* [Aim]: Lines before the one containing "What is the distance the" are left out; copy that line and every later line through the end of the data exactly.

==== Given entries ====

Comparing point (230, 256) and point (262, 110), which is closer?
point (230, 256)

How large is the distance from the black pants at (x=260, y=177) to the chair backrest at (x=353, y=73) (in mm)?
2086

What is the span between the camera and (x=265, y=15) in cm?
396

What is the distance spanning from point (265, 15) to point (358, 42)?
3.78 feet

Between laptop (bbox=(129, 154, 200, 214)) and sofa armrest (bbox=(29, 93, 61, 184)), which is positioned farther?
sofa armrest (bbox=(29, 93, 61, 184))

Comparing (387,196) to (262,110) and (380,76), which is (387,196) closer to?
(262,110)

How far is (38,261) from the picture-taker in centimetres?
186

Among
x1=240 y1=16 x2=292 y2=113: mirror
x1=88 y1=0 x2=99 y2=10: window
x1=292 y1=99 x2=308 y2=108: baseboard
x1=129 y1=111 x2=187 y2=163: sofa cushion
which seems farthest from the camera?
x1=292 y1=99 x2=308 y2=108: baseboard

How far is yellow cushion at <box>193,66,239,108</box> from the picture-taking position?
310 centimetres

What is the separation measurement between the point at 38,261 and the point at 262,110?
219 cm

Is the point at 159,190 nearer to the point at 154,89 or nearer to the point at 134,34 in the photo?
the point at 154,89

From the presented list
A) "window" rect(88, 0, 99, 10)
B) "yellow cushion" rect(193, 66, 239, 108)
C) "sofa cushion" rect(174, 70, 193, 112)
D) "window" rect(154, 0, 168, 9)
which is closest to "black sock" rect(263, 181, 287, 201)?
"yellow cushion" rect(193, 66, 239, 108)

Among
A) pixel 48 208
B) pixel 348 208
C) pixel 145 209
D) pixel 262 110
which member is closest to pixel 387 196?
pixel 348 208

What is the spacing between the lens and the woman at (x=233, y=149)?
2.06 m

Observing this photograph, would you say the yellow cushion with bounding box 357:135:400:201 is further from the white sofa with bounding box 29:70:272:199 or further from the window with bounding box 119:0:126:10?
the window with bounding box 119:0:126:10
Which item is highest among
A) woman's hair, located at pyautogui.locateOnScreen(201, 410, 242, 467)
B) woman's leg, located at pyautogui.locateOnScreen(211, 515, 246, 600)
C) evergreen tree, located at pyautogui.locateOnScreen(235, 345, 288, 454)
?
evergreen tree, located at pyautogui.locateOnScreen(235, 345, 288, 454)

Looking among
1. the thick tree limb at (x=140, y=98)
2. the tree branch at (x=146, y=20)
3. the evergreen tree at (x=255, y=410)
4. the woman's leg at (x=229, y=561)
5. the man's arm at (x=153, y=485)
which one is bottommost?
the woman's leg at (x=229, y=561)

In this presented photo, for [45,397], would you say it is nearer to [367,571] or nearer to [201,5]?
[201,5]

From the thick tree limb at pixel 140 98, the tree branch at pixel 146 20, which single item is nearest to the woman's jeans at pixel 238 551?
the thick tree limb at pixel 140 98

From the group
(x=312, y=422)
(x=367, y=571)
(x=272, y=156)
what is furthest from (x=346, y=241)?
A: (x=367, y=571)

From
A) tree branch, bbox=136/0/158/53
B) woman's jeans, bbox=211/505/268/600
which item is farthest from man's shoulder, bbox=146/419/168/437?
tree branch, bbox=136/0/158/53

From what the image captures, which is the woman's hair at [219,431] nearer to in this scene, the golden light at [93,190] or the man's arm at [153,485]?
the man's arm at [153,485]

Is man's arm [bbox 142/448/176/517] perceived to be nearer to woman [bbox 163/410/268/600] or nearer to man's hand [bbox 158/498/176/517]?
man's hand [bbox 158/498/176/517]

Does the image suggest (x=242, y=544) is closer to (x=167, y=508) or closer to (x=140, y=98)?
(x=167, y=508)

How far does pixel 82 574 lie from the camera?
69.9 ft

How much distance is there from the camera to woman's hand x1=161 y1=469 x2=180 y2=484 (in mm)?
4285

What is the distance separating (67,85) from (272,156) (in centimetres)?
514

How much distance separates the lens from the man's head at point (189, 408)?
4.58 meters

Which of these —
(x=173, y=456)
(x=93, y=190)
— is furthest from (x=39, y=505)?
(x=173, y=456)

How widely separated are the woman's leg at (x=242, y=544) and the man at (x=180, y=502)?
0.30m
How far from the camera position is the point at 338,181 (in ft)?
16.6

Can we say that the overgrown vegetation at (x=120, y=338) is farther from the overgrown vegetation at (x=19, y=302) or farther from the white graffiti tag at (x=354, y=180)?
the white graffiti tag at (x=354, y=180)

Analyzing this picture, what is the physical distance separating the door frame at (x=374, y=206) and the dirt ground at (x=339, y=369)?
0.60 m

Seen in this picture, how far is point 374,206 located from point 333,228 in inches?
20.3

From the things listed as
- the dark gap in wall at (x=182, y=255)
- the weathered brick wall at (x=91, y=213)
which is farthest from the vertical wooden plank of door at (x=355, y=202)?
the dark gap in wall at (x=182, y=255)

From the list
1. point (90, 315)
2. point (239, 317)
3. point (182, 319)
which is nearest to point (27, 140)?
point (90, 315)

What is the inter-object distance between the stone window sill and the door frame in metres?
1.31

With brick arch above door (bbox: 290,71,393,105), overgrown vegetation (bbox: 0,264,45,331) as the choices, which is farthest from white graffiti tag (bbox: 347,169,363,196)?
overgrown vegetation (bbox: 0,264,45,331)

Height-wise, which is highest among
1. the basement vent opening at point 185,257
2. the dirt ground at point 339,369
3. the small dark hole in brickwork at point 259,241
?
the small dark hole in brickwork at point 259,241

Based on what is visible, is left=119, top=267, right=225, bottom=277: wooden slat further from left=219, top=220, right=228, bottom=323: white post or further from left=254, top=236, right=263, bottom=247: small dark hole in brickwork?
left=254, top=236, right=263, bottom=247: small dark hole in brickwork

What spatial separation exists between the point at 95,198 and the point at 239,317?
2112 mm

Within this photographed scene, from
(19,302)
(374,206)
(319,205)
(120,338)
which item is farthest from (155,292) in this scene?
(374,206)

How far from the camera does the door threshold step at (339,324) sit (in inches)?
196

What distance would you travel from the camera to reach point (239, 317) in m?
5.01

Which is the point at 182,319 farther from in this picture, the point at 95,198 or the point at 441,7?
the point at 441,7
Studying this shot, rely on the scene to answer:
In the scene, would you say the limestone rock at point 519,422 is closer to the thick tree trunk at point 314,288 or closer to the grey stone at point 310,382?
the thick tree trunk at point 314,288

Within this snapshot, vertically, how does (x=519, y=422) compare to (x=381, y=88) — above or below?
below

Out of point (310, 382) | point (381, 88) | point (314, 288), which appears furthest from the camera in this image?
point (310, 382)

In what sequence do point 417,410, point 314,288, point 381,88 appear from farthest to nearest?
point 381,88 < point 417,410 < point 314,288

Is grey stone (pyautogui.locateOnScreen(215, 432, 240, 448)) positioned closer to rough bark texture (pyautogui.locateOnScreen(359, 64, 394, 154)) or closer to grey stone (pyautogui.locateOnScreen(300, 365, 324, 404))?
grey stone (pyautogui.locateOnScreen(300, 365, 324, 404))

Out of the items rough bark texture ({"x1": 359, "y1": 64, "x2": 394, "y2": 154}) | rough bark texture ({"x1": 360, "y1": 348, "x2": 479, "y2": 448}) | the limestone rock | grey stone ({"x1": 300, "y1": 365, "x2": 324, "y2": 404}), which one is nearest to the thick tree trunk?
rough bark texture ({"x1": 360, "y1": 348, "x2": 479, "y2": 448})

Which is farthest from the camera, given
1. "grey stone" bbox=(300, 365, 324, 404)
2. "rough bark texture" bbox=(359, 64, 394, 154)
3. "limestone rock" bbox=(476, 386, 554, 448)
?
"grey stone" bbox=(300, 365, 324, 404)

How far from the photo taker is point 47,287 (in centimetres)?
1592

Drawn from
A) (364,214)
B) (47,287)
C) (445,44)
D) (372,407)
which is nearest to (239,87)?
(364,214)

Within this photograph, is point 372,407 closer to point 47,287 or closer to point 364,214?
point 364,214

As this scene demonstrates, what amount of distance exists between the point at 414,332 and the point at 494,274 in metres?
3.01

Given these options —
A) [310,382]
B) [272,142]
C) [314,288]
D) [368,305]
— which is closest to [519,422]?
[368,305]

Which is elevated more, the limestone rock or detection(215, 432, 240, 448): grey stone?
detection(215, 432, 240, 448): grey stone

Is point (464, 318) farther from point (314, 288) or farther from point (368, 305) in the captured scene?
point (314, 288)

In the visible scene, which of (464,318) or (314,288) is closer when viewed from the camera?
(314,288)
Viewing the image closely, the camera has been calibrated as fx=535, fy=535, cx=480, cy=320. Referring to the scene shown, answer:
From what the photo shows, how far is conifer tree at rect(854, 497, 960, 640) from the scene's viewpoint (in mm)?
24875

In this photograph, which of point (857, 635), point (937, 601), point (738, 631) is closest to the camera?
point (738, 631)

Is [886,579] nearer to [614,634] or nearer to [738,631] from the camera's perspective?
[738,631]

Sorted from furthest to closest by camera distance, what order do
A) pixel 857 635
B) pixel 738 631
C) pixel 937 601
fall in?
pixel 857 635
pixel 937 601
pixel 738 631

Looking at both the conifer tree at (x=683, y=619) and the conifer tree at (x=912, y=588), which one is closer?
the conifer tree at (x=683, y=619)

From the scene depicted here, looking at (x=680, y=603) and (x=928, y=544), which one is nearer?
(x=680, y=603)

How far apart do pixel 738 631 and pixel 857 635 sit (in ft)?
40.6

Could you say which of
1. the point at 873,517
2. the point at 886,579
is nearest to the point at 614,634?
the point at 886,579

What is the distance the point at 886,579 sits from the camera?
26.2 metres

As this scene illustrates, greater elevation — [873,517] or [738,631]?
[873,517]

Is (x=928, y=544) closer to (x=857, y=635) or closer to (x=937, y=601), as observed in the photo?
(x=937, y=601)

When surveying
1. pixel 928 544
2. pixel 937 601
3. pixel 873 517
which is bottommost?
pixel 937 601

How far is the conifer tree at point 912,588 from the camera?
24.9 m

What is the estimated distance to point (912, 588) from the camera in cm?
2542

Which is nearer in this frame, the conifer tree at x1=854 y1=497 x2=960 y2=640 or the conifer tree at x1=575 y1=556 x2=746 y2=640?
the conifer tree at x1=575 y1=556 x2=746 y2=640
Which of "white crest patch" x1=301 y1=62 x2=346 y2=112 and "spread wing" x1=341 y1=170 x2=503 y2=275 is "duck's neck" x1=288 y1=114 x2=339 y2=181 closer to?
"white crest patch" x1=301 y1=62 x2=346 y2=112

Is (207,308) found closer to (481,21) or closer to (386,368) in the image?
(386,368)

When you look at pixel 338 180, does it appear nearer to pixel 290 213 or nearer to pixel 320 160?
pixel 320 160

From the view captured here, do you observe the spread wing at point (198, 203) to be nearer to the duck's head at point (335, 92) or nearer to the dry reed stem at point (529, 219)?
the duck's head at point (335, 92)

====

* [Task response]:
What is the distance the point at 886,579 sits from the camera?
26.2 metres

As this scene illustrates, greater elevation — [873,517] or [738,631]?
[873,517]

Is (x=928, y=544) closer to (x=857, y=635) or closer to (x=937, y=601), as observed in the photo?
(x=937, y=601)

When surveying
1. pixel 928 544
2. pixel 937 601
3. pixel 873 517
which is bottommost?
pixel 937 601

How far is the conifer tree at point 912,588 from the camera?
24.9 m

What is the estimated distance to point (912, 588) from the camera in cm?
2542

Which is nearer in this frame, the conifer tree at x1=854 y1=497 x2=960 y2=640 or the conifer tree at x1=575 y1=556 x2=746 y2=640?
the conifer tree at x1=575 y1=556 x2=746 y2=640
Which of "white crest patch" x1=301 y1=62 x2=346 y2=112 and "spread wing" x1=341 y1=170 x2=503 y2=275 is "duck's neck" x1=288 y1=114 x2=339 y2=181 closer to?
"white crest patch" x1=301 y1=62 x2=346 y2=112

Is (207,308) found closer to (481,21) or closer to (386,368) in the image?
(386,368)

When you look at pixel 338 180, does it appear nearer to pixel 290 213 or nearer to pixel 320 160?
pixel 320 160

From the view captured here, do you observe the spread wing at point (198, 203) to be nearer to the duck's head at point (335, 92) or nearer to the dry reed stem at point (529, 219)?
the duck's head at point (335, 92)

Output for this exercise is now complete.